Indeed, some of the country’s most high-profile politicians have found it hard to quit. Leveling Up Secretary Michael Gove is said to love smoking so much he had a special hut built on the roof of his ministry to avoid hecklers as he has a crafty cig.
David Cameron, who had spoken of his struggle to ditch nicotine, once described the stress of his doomed EU referendum and leaving Downing Street as leading him to take up the habit again.
A dying habit
A longstanding member of the Lobby — the cadre of Westminster journalists entitled to attend Downing Street briefings — notes that the odd cigarette is useful for intelligence-gathering, since there is “a feeling of solidarity while smoking in cold wet weather, and some people do open up more.”
The journalist did not want to use their name because their family doesn’t know that they smoke — symptomatic of the current landscape in parliament and wider politics, where it is now harder to find smokers who are out and proud.
Kevin Barron, a former Labour MP who was closely involved in shaping the 2007 ban, thinks any nostalgia for smoke-filled rooms is misplaced.
“I was a smoker when I was a young teenager,” he said. “The addiction gets most people when they’re when they’re quite young, and … the reality is if you become a regular smoker of combustible cigarettes, 50 percent of people who do that will die a premature death.”

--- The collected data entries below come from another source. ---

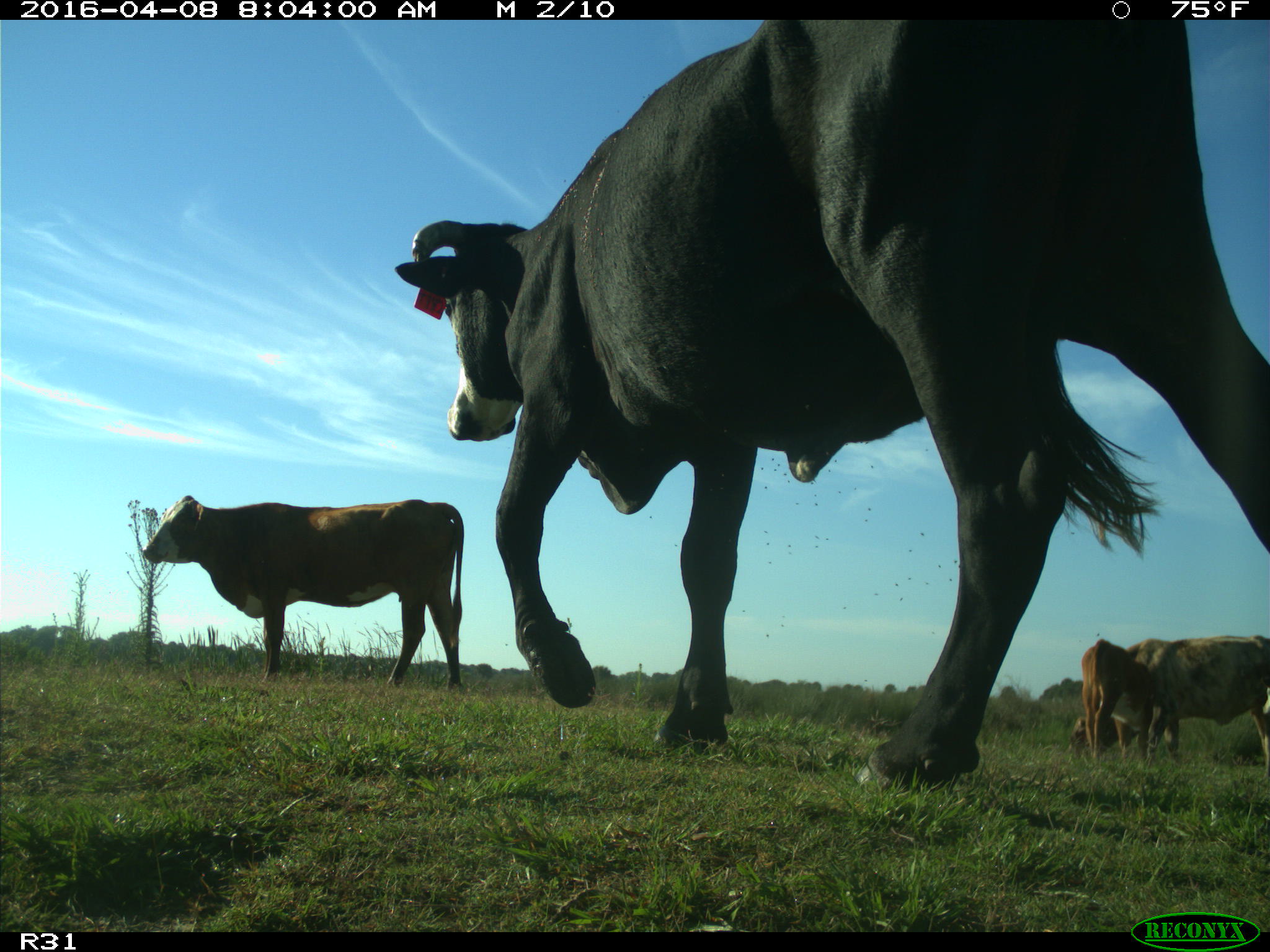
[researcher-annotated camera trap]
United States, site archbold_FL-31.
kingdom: Animalia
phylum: Chordata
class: Mammalia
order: Artiodactyla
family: Bovidae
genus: Bos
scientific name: Bos taurus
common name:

In Tuesday’s Commons debate on Sunak’s proposals to phase out smoking, only one serving MP admitted to being an active smoker.
But a far greater number refused to give the Tobacco and Vaping Bill their backing, with 57 Tories voting against and a further 106 abstaining.
The main objections raised to the bill predominantly by MPs on Sunak’s back benches were that the age cutoff in the bill is unworkable and fundamentally “un-Conservative” in its aim of curtailing consumer choice.